1. Introduction
Spherical cameras with a 360° view have recently become very popular for taking personal sports videos, panoramic photos, and creating virtual tours of an object. Due to this trend, these cameras have also become more affordable, more powerful, lighter, and more compact. All these aspects are also important for the use of spherical cameras in surveying and mapping tasks.
The first spherical cameras for mapping appeared in the first half of the twentieth century. To create a panoramic image, wide-angle lenses or multi-lens systems were often used that transferred the scene to one central lens [
1]. After the arrival of digital cameras at the turn of the millennium, the first modern mobile mapping systems (MMSs) were developed. However, this required the development and release of technical subsystems for civilian use. First came the original GPS (Global Positioning System), the GNSSS came later, and then the IMUs (Inertial Measurement Units) came. GNSS senses spatial coordinates, while IMU senses acceleration using accelerometers and rotational angles using gyroscopes. Subsequent INSs (Inertial Navigation Systems) contained more accurate IMUs and were supplemented with additional algorithms such as Kalman filters for precise positioning. MMSs use multiple cameras for panoramic imaging, laser scanning heads, and GNSS/IMU or GNSS/INS systems for georeferencing data [
2,
3]. With the rise of Google Street View, panoramic photography, known as Street View, became very popular. To create these spherical images, cameras created by several sensors with low-distortion lenses were used [
4]. This principle of using multiple sensors is used in most measurement cameras such as the Ladybug5 [
5,
6] or even in cameras that are part of a multisensory mapping device [
7]. Subsequently, in the second decade of the 20th century, personal mapping laser systems (PLSs) appeared, carried by operators or in the form of backpacks, such as, most famously, the Leica Pegasus [
8]. Smaller PLSs are mainly used in enclosed spaces where there is no GNSS signal.

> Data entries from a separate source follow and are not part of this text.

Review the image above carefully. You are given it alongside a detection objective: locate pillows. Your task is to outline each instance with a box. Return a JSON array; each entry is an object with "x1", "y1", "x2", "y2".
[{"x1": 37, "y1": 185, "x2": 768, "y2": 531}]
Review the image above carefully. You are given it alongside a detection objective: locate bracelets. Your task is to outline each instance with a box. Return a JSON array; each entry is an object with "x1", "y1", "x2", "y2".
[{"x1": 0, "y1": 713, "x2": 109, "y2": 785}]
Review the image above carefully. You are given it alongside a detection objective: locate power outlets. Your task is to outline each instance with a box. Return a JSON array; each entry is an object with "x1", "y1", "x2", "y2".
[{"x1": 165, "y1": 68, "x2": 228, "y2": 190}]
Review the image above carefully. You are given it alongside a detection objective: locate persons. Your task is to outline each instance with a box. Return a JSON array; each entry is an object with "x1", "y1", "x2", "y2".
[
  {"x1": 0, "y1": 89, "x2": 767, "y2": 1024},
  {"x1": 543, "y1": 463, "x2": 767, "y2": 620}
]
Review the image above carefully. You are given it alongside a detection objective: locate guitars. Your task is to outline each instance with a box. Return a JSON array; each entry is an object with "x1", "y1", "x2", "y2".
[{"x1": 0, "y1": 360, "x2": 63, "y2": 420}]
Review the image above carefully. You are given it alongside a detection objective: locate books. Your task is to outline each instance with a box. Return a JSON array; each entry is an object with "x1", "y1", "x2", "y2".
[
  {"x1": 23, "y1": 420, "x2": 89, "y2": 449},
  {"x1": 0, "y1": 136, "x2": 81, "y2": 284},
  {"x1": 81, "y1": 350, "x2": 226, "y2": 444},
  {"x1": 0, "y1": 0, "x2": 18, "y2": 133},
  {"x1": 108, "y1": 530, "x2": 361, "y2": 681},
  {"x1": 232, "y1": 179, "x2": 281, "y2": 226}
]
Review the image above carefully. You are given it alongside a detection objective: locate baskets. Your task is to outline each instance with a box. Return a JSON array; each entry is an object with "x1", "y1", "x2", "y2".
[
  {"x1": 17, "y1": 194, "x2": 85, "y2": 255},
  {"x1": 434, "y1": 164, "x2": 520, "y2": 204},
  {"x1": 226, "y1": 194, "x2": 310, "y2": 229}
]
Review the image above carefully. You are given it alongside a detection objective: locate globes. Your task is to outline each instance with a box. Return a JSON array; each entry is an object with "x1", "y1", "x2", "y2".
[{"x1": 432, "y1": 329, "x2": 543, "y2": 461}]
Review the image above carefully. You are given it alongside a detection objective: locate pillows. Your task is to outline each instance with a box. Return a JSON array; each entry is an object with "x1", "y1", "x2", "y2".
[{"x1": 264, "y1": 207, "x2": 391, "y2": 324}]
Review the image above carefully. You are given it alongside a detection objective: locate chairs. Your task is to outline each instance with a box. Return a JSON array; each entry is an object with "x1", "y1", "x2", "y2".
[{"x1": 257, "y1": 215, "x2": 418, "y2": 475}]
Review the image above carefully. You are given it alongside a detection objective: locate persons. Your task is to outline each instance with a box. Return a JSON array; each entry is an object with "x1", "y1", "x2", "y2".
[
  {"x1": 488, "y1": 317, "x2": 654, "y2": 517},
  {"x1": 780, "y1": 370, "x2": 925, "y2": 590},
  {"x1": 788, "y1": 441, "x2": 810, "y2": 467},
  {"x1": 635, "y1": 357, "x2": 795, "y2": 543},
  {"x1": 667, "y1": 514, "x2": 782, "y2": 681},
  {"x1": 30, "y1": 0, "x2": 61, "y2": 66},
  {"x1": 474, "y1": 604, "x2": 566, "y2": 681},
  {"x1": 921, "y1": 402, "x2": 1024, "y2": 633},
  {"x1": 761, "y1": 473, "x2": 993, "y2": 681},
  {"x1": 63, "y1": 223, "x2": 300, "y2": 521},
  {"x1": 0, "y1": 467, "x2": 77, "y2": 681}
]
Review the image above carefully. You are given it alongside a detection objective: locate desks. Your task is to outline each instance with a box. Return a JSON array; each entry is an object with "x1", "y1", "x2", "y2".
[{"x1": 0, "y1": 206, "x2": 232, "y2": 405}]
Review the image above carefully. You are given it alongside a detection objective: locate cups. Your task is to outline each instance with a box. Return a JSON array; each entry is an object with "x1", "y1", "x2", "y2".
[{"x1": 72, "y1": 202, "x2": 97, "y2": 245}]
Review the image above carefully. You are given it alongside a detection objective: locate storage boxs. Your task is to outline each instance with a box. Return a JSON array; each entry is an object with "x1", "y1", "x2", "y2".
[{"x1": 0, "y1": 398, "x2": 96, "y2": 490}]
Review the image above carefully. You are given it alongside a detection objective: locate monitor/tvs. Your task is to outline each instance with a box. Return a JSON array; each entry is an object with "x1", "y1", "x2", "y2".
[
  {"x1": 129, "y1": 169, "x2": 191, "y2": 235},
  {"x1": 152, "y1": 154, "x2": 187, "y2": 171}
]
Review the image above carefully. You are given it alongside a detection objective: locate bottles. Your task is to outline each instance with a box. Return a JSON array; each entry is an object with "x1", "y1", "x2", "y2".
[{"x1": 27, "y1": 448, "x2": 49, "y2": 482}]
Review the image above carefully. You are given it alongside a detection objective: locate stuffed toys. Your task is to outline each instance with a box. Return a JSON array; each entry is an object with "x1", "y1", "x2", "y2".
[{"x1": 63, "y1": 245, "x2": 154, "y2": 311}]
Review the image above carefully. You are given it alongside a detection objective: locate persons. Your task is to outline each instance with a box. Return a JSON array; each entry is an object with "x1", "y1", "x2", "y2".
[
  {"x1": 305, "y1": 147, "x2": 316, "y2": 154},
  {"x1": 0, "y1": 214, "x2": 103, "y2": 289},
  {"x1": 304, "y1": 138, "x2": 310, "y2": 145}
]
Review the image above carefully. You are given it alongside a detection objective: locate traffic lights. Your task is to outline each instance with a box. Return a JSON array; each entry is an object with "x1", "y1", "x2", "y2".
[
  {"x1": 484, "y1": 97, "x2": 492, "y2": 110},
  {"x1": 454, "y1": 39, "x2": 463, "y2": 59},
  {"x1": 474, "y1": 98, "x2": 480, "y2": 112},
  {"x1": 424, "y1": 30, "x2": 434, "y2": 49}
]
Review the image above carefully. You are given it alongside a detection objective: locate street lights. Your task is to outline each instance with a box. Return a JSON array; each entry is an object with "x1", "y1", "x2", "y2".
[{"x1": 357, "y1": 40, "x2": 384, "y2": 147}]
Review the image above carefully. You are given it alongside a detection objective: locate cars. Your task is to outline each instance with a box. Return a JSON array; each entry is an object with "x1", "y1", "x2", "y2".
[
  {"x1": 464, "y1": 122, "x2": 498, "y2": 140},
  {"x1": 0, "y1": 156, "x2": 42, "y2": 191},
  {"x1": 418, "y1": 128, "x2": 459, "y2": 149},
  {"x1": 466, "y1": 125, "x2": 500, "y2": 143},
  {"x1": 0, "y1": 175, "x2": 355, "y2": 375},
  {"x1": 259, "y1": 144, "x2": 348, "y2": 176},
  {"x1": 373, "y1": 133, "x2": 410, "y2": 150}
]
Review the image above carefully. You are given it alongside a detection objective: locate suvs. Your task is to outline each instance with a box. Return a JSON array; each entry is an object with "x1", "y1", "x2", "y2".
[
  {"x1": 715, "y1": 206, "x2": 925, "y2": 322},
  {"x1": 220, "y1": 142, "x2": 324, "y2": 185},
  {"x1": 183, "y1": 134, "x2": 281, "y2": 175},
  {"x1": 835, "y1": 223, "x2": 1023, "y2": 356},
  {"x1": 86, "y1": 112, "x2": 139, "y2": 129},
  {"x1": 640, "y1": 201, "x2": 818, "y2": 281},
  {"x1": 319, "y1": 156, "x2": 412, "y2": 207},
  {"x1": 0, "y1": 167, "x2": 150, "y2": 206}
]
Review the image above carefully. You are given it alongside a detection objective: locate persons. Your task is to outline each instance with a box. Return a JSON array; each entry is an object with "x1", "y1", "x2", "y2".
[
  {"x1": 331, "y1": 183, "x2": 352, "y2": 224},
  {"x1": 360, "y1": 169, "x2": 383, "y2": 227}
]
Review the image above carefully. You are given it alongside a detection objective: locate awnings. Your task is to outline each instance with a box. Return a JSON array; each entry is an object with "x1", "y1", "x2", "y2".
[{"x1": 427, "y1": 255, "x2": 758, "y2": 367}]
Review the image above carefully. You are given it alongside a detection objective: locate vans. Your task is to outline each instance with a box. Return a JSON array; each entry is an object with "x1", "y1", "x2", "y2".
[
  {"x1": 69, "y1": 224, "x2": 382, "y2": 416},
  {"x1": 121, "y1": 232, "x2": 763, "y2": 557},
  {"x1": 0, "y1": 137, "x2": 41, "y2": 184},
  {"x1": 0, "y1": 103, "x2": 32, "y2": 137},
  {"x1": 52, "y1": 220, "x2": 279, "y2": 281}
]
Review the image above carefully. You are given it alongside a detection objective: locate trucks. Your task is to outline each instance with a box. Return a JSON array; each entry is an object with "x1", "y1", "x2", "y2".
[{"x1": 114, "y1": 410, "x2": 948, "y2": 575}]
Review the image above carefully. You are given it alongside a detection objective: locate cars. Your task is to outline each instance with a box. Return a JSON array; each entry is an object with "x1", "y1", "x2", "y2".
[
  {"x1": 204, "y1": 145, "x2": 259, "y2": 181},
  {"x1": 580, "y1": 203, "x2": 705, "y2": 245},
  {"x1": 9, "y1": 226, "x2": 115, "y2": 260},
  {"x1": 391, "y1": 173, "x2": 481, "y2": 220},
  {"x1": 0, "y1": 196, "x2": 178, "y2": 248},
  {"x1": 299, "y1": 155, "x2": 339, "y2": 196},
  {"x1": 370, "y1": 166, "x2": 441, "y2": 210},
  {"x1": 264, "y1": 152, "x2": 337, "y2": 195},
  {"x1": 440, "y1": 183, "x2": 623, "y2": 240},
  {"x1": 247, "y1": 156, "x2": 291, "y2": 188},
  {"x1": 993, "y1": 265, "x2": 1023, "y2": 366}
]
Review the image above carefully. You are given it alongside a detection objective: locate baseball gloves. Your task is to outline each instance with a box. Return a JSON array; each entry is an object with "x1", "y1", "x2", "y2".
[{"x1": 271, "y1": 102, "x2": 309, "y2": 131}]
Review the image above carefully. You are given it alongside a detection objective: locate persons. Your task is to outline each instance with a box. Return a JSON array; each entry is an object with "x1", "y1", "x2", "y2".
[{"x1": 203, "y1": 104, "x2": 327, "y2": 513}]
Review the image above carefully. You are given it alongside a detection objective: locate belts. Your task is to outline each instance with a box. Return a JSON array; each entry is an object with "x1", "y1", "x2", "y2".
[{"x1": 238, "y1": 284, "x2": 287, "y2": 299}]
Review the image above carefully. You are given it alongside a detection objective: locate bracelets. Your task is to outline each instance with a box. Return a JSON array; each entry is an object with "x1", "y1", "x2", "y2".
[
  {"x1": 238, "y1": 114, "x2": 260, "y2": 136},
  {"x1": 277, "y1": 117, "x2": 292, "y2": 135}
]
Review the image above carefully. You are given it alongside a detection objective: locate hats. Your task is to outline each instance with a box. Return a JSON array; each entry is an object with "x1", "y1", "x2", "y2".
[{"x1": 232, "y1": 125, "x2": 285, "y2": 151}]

In this case, SLAM technology is used to determine the position of the device and its trajectory. In most cases, this technology uses a laser scanner to map the surroundings while the operator is moving [
9,
10].
Spherical action cameras have a very similar design; spherical photos are created using two sensors with wide-angle lenses [
11]. These cameras have already been tested for indoor modeling purposes, but also for exterior measurement [
12,
13,
14]. The articles report a standard deviation of static imaging up to 8 cm. However, in good lighting conditions, in a nonhomogeneous environment, the resulting spatial accuracy of tens of mm can be achieved. The precision in the kinematic measurement of indoor objects varies between 2 and 10 cm, depending on the type of camera and the quality of its output [
15,
16].
Compared to professional cameras, these low-cost action cameras, due to their design, have more problems with the blurring of images, lower image quality, and a non-standard model of distortion of the panoramic image, and when shooting in poorly lighted places. The problem of low-resolution images can be reduced by using artificial intelligence tools [
17] and a deep convolutional neural network (DCNN) [
18]. The Enhanced Super-Resolution Generative Adversarial Network (ESRGAN) [
19,
20] architecture, which aims to predict high-resolution images from corresponding low-resolution images, finds applications in photogrammetry.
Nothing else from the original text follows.